Raw records:
## Start
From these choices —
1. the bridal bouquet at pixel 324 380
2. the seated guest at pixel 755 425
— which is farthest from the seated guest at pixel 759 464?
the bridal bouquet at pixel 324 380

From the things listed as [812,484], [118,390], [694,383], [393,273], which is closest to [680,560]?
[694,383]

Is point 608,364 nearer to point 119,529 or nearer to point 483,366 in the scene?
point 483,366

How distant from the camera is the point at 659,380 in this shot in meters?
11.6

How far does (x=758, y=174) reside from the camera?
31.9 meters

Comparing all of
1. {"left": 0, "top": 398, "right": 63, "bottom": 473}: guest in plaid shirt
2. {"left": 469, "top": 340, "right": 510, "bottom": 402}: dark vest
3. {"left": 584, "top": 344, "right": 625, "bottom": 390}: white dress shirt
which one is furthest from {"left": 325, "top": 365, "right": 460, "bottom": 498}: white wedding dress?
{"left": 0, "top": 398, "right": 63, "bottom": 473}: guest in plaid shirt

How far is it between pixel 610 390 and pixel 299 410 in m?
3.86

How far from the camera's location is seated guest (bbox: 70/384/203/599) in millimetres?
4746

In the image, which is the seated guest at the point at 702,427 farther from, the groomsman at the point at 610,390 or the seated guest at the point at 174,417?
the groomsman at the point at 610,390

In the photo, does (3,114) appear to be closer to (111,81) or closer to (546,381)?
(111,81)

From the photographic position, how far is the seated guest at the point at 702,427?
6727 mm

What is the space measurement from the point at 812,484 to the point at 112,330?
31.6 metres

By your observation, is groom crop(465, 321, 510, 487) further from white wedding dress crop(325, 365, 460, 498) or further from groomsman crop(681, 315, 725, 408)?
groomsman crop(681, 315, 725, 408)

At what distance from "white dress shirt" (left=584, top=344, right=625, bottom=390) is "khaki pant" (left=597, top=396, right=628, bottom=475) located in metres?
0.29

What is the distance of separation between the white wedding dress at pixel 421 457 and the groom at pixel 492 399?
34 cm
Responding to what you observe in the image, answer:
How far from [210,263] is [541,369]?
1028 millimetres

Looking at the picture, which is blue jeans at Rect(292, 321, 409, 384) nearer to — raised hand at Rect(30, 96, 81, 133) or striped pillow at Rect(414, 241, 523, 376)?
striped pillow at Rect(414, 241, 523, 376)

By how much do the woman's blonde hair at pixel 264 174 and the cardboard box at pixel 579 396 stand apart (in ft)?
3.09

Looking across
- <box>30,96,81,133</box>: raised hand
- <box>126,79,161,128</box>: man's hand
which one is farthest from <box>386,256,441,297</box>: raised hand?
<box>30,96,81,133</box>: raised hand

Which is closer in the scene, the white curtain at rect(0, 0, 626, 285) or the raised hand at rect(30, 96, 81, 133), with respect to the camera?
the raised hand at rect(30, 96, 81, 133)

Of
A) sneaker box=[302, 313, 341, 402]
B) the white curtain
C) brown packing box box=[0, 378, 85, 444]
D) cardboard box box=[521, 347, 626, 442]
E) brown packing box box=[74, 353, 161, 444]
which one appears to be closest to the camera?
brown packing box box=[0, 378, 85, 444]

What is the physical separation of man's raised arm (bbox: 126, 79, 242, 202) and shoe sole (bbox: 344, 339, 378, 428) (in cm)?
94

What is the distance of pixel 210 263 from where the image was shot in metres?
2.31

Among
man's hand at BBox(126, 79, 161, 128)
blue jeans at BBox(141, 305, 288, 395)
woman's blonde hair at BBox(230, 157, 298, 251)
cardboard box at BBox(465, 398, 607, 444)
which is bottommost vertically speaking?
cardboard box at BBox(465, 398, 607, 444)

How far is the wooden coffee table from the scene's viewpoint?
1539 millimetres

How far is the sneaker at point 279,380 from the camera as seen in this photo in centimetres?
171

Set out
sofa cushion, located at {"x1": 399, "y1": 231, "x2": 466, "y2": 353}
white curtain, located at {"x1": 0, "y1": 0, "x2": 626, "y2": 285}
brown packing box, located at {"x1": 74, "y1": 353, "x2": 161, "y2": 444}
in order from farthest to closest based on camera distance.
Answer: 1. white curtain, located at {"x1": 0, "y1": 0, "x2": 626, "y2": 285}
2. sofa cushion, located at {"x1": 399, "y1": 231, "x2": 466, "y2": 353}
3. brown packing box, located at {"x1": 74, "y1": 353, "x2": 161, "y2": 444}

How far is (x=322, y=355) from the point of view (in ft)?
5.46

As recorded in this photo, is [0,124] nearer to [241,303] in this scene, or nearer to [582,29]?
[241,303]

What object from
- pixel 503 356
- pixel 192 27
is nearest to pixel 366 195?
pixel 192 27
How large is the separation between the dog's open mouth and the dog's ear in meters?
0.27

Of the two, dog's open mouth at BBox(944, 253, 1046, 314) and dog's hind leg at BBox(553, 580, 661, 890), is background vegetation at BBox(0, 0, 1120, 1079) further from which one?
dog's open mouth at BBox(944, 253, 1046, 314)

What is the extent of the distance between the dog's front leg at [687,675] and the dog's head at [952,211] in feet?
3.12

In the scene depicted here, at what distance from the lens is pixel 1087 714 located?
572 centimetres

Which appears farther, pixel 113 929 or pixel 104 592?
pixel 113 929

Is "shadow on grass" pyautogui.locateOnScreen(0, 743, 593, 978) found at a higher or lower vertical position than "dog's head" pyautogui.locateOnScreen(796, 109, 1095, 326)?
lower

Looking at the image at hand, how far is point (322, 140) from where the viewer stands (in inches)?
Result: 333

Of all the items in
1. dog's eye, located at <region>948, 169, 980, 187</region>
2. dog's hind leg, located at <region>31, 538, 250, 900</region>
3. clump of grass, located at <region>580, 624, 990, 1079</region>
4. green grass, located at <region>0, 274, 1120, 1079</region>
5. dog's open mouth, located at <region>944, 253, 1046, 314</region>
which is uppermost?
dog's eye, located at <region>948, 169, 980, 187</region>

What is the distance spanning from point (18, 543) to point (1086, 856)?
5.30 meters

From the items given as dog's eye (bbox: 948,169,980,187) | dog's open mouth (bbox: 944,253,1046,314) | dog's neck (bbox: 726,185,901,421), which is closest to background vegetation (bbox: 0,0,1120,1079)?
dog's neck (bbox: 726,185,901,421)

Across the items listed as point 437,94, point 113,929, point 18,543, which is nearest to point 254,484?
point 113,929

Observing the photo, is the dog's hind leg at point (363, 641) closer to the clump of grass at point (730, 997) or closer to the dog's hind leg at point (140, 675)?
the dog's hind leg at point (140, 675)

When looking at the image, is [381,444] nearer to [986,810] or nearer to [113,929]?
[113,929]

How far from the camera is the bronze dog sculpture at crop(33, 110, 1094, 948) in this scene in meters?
## End
Reproduce the entire listing above verbatim, line for line.

* TASK RESPONSE:
From these choices —
1. the bridal bouquet at pixel 324 380
2. the seated guest at pixel 755 425
— which is farthest from the seated guest at pixel 759 464?
the bridal bouquet at pixel 324 380

From the things listed as [812,484], [118,390], [694,383], [393,273], which is closest to [680,560]?
[694,383]

Is point 608,364 nearer to point 119,529 or nearer to point 483,366 in the scene?
point 483,366

How distant from the camera is the point at 659,380 in this shot in meters?
11.6

How far does (x=758, y=174) reside from the camera?
31.9 meters

Comparing all of
1. {"left": 0, "top": 398, "right": 63, "bottom": 473}: guest in plaid shirt
2. {"left": 469, "top": 340, "right": 510, "bottom": 402}: dark vest
3. {"left": 584, "top": 344, "right": 625, "bottom": 390}: white dress shirt
which one is furthest from {"left": 325, "top": 365, "right": 460, "bottom": 498}: white wedding dress?
{"left": 0, "top": 398, "right": 63, "bottom": 473}: guest in plaid shirt

How far is it between pixel 610 390 and pixel 299 410 in m?
3.86

How far from the camera's location is seated guest (bbox: 70/384/203/599) in millimetres?
4746

In the image, which is the seated guest at the point at 702,427 farther from, the groomsman at the point at 610,390 or the seated guest at the point at 174,417?
the groomsman at the point at 610,390

In the photo, does (3,114) appear to be closer to (111,81) or closer to (546,381)?
(111,81)

From the photographic position, how far is the seated guest at the point at 702,427?
6727 mm

What is the space measurement from the point at 812,484 to the point at 112,330?
31.6 metres

By your observation, is groom crop(465, 321, 510, 487) further from white wedding dress crop(325, 365, 460, 498) or further from groomsman crop(681, 315, 725, 408)?
groomsman crop(681, 315, 725, 408)

At what distance from "white dress shirt" (left=584, top=344, right=625, bottom=390) is "khaki pant" (left=597, top=396, right=628, bottom=475) located in metres?
0.29

What is the distance of separation between the white wedding dress at pixel 421 457 and the groom at pixel 492 399?
34 cm
Responding to what you observe in the image, answer:
How far from [210,263] is [541,369]?
1028 millimetres

Looking at the picture, which is blue jeans at Rect(292, 321, 409, 384) nearer to — raised hand at Rect(30, 96, 81, 133) or striped pillow at Rect(414, 241, 523, 376)?
striped pillow at Rect(414, 241, 523, 376)

By how much do the woman's blonde hair at pixel 264 174 and the cardboard box at pixel 579 396 stand apart (in ft)?
3.09

Looking across
- <box>30,96,81,133</box>: raised hand
- <box>126,79,161,128</box>: man's hand
which one is farthest from <box>386,256,441,297</box>: raised hand?
<box>30,96,81,133</box>: raised hand

Which is closer in the scene, the white curtain at rect(0, 0, 626, 285) or the raised hand at rect(30, 96, 81, 133), with respect to the camera?
the raised hand at rect(30, 96, 81, 133)

Of
A) sneaker box=[302, 313, 341, 402]
B) the white curtain
C) brown packing box box=[0, 378, 85, 444]
D) cardboard box box=[521, 347, 626, 442]
E) brown packing box box=[74, 353, 161, 444]
which one appears to be closest to the camera?
brown packing box box=[0, 378, 85, 444]

What is the physical separation of man's raised arm (bbox: 126, 79, 242, 202) and shoe sole (bbox: 344, 339, 378, 428) (in cm)?
94

What is the distance of pixel 210 263 from where the image was shot in metres?
2.31

Among
man's hand at BBox(126, 79, 161, 128)
blue jeans at BBox(141, 305, 288, 395)
woman's blonde hair at BBox(230, 157, 298, 251)
cardboard box at BBox(465, 398, 607, 444)
which is bottommost vertically speaking?
cardboard box at BBox(465, 398, 607, 444)

How far is the wooden coffee table from the scene's viewpoint?
1539 millimetres

How far is the sneaker at point 279,380 from the camera as seen in this photo in centimetres?
171

Set out
sofa cushion, located at {"x1": 399, "y1": 231, "x2": 466, "y2": 353}
white curtain, located at {"x1": 0, "y1": 0, "x2": 626, "y2": 285}
brown packing box, located at {"x1": 74, "y1": 353, "x2": 161, "y2": 444}
in order from farthest to closest based on camera distance.
Answer: 1. white curtain, located at {"x1": 0, "y1": 0, "x2": 626, "y2": 285}
2. sofa cushion, located at {"x1": 399, "y1": 231, "x2": 466, "y2": 353}
3. brown packing box, located at {"x1": 74, "y1": 353, "x2": 161, "y2": 444}

How far is (x=322, y=355) from the point of view (in ft)?
5.46

As recorded in this photo, is [0,124] nearer to [241,303] in this scene, or nearer to [582,29]?
[241,303]

What object from
- pixel 503 356
- pixel 192 27
is nearest to pixel 366 195?
pixel 192 27
How large is the separation between the dog's open mouth and the dog's ear in meters?
0.27

Of the two, dog's open mouth at BBox(944, 253, 1046, 314) and dog's hind leg at BBox(553, 580, 661, 890), is background vegetation at BBox(0, 0, 1120, 1079) further from which one?
dog's open mouth at BBox(944, 253, 1046, 314)

What is the extent of the distance between the dog's front leg at [687,675] and the dog's head at [952,211] in feet?
3.12

In the scene depicted here, at what distance from the lens is pixel 1087 714 located?
572 centimetres

Which appears farther, pixel 113 929 or pixel 104 592?
pixel 113 929

Is "shadow on grass" pyautogui.locateOnScreen(0, 743, 593, 978) found at a higher or lower vertical position than "dog's head" pyautogui.locateOnScreen(796, 109, 1095, 326)?
lower

Looking at the image at hand, how far is point (322, 140) from where the viewer stands (in inches)?
Result: 333

Of all the items in
1. dog's eye, located at <region>948, 169, 980, 187</region>
2. dog's hind leg, located at <region>31, 538, 250, 900</region>
3. clump of grass, located at <region>580, 624, 990, 1079</region>
4. green grass, located at <region>0, 274, 1120, 1079</region>
5. dog's open mouth, located at <region>944, 253, 1046, 314</region>
which is uppermost?
dog's eye, located at <region>948, 169, 980, 187</region>

What is the distance spanning from point (18, 543) to point (1086, 856)?
5.30 meters

From the items given as dog's eye (bbox: 948,169,980,187) | dog's open mouth (bbox: 944,253,1046,314) | dog's neck (bbox: 726,185,901,421), which is closest to background vegetation (bbox: 0,0,1120,1079)?
dog's neck (bbox: 726,185,901,421)

Across the items listed as point 437,94, point 113,929, point 18,543, which is nearest to point 254,484?
point 113,929

Observing the photo, is the dog's hind leg at point (363, 641) closer to the clump of grass at point (730, 997) or closer to the dog's hind leg at point (140, 675)?
the dog's hind leg at point (140, 675)

When looking at the image, is [381,444] nearer to [986,810] or nearer to [113,929]?
[113,929]

How far from the camera is the bronze dog sculpture at crop(33, 110, 1094, 948) in this scene in meters?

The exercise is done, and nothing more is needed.